#### EXERCÍCIO ESCRITO A:
Segundo a entrevista sobre água virtual, em que ano Tony Allan foi laureado com o Stockholm Water Prize?
#### EXERCÍCIO ESCRITO B:
Indique se cada afirmação a seguir está de acordo com a entrevista sobre água virtual, respondendo sim ou não e citando literalmente as palavras decisivas da entrevista: (i) ao menos 160 das 210 economias do mundo importam água virtual; (ii) Tony Allan concedeu a entrevista pessoalmente; (iii) Tony Allan é professor na Universidade de Oxford.
#### EXERCÍCIO ESCRITO C:
Prossiga com a entrevista sobre água virtual a partir do ponto em que ela termina.

#### TRECHO DE ORIGEM:
▼▼▼

O cientista britânico Tony Allan, criador do conceito de água virtual, afirma nesta entrevista que os agricultores detêm a chave para a segurança da água, especialmente no Brasil.
“A forma como usamos a terra e os recursos hídricos no passado negligenciava os impactos ambientais impostos pela agricultura intensiva. Esses custos não se refletem nos preços das commodities alimentícias vendidas e compradas internacionalmente e nem mesmo nos preços dos alimentos no mercado interno. O Brasil não deveria correr para satisfazer a demanda global por sua água, colocando commodities no mercado mundial a preços que impossibilitem que o ambiente das terras e dos recursos hídricos do país seja usado de modo sustentável”.
Essas são palavras do cientista britânico John Anthony Allan nesta entrevista que ele aceitou conceder, por e-mail, à IHU On-Line. Famoso no mundo inteiro por ter criado o conceito de água virtual, explicado a seguir, Tony Allan, como é conhecido, identifica que as grandes economias de água podem ser feitas no setor agrícola, no qual os volumes utilizados são imensos. “Os agricultores tomam conta de toda a água verde. Junto com os engenheiros, eles tomam conta também de toda a água azul usada na agricultura irrigada. Isso representa 80% da água empregada no mundo inteiro. Os agricultores detêm a chave para a segurança da água – especialmente no Brasil”, alerta.
Allan é professor no King’s College de Londres e na Escola de Estudos Orientais e Africanos. Pioneiro em conceitos-chave para a compreensão e a divulgação das questões referentes à problemática da água e à sua conexão com a agricultura, as mudanças climáticas, a economia e a política, foi laureado em 2008 com o Stockholm Water Prize (Prêmio da Água de Estocolmo).
Confira a entrevista.
IHU On-Line: O senhor poderia explicar o conceito de “água virtual”? Como fazer o cálculo de quanto cada produto consome de água?
Tony Allan: Os alimentos e outras commodities necessitam de água para serem produzidos. As commodities alimentícias possuem um teor de água particularmente grande. Veja as quantidades de água que são necessárias para produzir 1 quilo dos seguintes produtos:
Quando uma commodity é exportada de um país para outro, o país importador se torna seguro em termos de água e alimentos, contanto que tenha uma economia que seja diversificada e as pessoas tenham meios de vida que lhes possibilitem comprar alimentos importados. Das 210 economias existentes no mundo, ao menos 160 são economias “importadoras” de água virtual. Há apenas cerca de dez economias que têm um excedente de água significativo que pode ser “exportado” em forma virtual. Esses países incluem os Estados Unidos, o Canadá, a Austrália, a Argentina e a França. O Brasil é, potencialmente, o maior “exportador” de água virtual do mundo.
IHU: Quais são as maiores consequências ambientais para um país como o Brasil, a partir dessa consideração de ser o maior exportador de água virtual do mundo?

▲▲▲

#### Dados armazenados:

▼▼▼

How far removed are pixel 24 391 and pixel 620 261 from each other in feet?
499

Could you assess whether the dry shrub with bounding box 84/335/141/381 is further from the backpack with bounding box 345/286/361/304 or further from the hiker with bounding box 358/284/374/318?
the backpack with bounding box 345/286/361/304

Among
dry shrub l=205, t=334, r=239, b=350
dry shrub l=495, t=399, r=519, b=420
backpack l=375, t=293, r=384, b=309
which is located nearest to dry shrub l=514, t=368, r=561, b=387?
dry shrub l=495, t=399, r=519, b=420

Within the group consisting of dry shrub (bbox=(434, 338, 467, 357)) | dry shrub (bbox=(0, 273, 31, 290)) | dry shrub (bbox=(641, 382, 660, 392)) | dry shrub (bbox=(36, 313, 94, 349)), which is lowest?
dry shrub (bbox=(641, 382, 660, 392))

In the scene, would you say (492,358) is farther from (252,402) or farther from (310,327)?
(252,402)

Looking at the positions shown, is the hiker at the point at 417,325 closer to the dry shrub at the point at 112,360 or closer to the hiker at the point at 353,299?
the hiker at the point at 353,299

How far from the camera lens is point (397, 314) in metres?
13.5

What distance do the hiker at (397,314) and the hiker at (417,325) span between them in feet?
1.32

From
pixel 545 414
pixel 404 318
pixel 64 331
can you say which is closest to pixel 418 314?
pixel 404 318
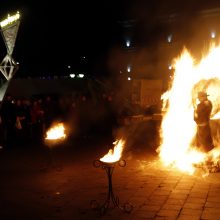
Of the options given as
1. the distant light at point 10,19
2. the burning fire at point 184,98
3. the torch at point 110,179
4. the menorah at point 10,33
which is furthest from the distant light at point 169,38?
the torch at point 110,179

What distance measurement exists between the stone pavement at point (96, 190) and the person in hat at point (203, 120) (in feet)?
3.59

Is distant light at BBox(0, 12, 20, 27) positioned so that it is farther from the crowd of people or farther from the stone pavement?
the stone pavement

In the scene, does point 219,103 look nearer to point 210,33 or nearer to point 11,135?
point 11,135

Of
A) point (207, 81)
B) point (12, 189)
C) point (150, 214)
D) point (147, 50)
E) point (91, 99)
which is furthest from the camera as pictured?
point (147, 50)

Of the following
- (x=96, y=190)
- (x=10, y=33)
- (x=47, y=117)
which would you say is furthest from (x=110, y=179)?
(x=10, y=33)

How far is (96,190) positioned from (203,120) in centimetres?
359

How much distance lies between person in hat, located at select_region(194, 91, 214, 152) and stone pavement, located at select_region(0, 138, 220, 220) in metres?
1.09

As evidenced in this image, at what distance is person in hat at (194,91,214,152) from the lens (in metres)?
9.82

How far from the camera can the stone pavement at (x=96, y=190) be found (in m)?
6.39

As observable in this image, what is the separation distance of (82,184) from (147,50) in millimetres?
43801

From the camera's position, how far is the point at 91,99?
18.8m

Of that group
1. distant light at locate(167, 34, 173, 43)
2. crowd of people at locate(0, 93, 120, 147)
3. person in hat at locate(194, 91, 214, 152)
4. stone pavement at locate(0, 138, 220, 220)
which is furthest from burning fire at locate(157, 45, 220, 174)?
distant light at locate(167, 34, 173, 43)

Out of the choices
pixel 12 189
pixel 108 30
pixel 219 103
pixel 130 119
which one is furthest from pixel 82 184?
pixel 108 30

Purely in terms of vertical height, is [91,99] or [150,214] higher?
[91,99]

▲▲▲

#### RESULTADO DO EXERCÍCIO A:
Em 2008.

#### RESULTADO DO EXERCÍCIO B:
(i) Sim: "Das 210 economias existentes no mundo, ao menos 160 são economias “importadoras” de água virtual."
(ii) Não: "que ele aceitou conceder, por e-mail, à IHU On-Line."
(iii) Não: "Allan é professor no King’s College de Londres e na Escola de Estudos Orientais e Africanos."

#### RESULTADO DO EXERCÍCIO C:
TA: A forma como usamos a terra e os recursos hídricos no passado negligenciava os impactos ambientais impostos pela agricultura intensiva. Esses custos não se refletem nos preços das commodities alimentícias vendidas e compradas internacionalmente e nem mesmo nos preços dos alimentos no mercado interno. O Brasil não deveria correr para satisfazer a demanda global por sua água, colocando commodities no mercado mundial a preços que impossibilitem que o ambiente das terras e dos recursos hídricos do país seja usado de modo sustentável.
IHU: Como podemos fazer para que essa “água virtual” seja contabilizada e informada para os consumidores? O senhor acredita que isso ajudaria na questão da economia desse recurso?
TA: Será muito difícil fazer com que o valor da água usada na produção de alimentos de origem vegetal e animal se reflita no preço desses produtos. Nem os agricultores que produzem as commodities, nem os comerciantes que as tornam disponíveis nas economias importadoras de alimentos, nem seus clientes e consumidores estão conscientes do teor de água embutida nelas e de seu valor. É improvável que a regulamentação cause algum impacto, porque os números sobre o teor de água são muito imprecisos e podem ser facilmente questionados. Educar os consumidores é a maneira mais provável de mudar seu comportamento e sua forma de consumo. Os desafios políticos são imensos, especialmente numa economia de mercado.
IHU: Qual a importância de se divulgar a “pegada da água” e que ações devem ser pensadas como resposta aos resultados apresentados por essa “água virtual”?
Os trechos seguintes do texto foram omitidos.